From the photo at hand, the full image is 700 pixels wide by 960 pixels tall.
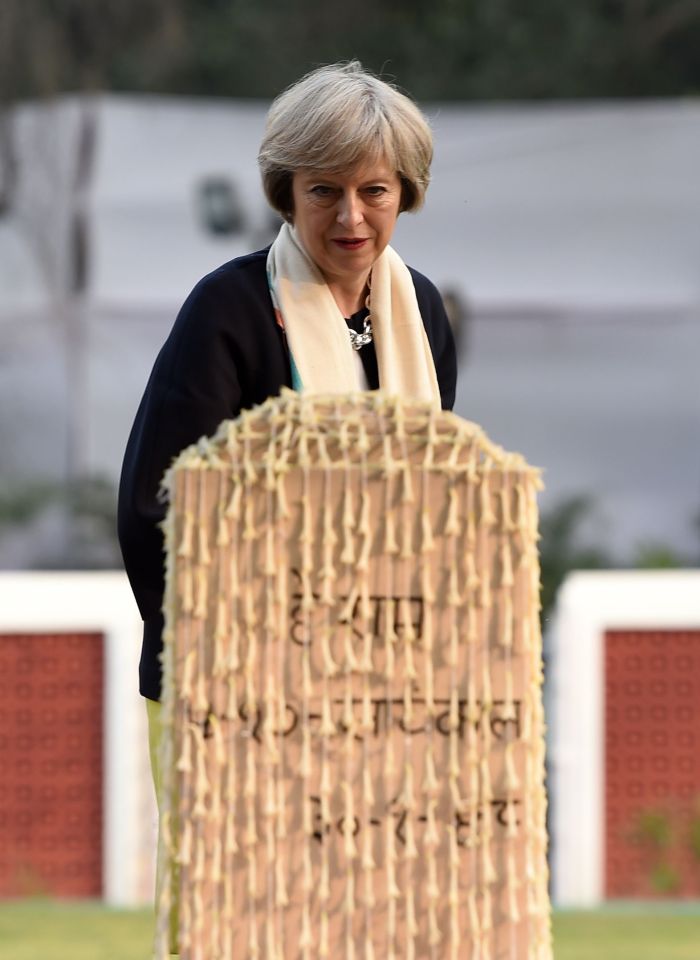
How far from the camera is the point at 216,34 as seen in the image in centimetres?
1140

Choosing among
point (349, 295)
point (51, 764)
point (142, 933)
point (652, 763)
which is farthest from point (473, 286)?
point (349, 295)

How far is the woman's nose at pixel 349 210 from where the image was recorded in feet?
7.39

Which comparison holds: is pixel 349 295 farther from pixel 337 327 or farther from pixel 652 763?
pixel 652 763

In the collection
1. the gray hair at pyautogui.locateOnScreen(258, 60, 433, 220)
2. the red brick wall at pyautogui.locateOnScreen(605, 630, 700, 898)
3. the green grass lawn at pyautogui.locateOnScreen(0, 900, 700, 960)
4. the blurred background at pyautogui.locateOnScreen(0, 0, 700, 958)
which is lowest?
the green grass lawn at pyautogui.locateOnScreen(0, 900, 700, 960)

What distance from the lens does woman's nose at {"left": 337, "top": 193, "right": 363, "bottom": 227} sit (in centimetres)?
225

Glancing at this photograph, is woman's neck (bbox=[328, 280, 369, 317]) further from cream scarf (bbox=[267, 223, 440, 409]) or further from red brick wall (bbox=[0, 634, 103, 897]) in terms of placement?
red brick wall (bbox=[0, 634, 103, 897])

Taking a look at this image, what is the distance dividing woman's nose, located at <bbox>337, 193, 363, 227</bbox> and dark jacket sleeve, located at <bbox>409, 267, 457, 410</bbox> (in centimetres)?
24

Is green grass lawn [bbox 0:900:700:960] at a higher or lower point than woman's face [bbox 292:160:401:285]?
lower

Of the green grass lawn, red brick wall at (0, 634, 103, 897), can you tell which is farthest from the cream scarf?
red brick wall at (0, 634, 103, 897)

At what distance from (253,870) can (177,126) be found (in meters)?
7.92

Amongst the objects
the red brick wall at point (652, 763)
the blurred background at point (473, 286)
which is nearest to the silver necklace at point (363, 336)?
the red brick wall at point (652, 763)

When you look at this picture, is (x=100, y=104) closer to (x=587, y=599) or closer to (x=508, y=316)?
(x=508, y=316)

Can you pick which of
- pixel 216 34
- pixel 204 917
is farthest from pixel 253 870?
pixel 216 34

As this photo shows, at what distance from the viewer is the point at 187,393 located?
2.25 metres
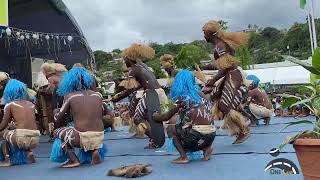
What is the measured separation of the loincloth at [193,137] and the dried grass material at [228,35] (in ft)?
4.42

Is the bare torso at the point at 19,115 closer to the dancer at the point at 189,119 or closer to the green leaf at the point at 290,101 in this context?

::::::::

» **WRITTEN TASK**
Write out the listing above, word for word, from the line containing "Of the green" through the end of the listing, and leave out the pictures.

» **SOLUTION FOR THIS PROBLEM**
Of the green grass lawn, red brick wall at (0, 634, 103, 897), can you tell which is farthest from the cream scarf?
red brick wall at (0, 634, 103, 897)

At what distance from (253,870) can (177,126) be found (in meters)?
7.92

Amongst the objects
the red brick wall at point (652, 763)
the blurred background at point (473, 286)
which is nearest to the silver necklace at point (363, 336)?
the red brick wall at point (652, 763)

When you look at this picture, is (x=100, y=104) closer to (x=587, y=599) or closer to (x=508, y=316)?
(x=508, y=316)

Can you pick which of
- pixel 216 34
- pixel 204 917
is farthest from pixel 253 870?
pixel 216 34

As this photo shows, at what distance from the viewer is the point at 187,393 located?
2.25 metres
What is the measured separation of the loincloth at [193,137] and the dried grass material at [228,35] (in ft)?
4.42

Is the bare torso at the point at 19,115 closer to the dancer at the point at 189,119 or closer to the green leaf at the point at 290,101 in this context?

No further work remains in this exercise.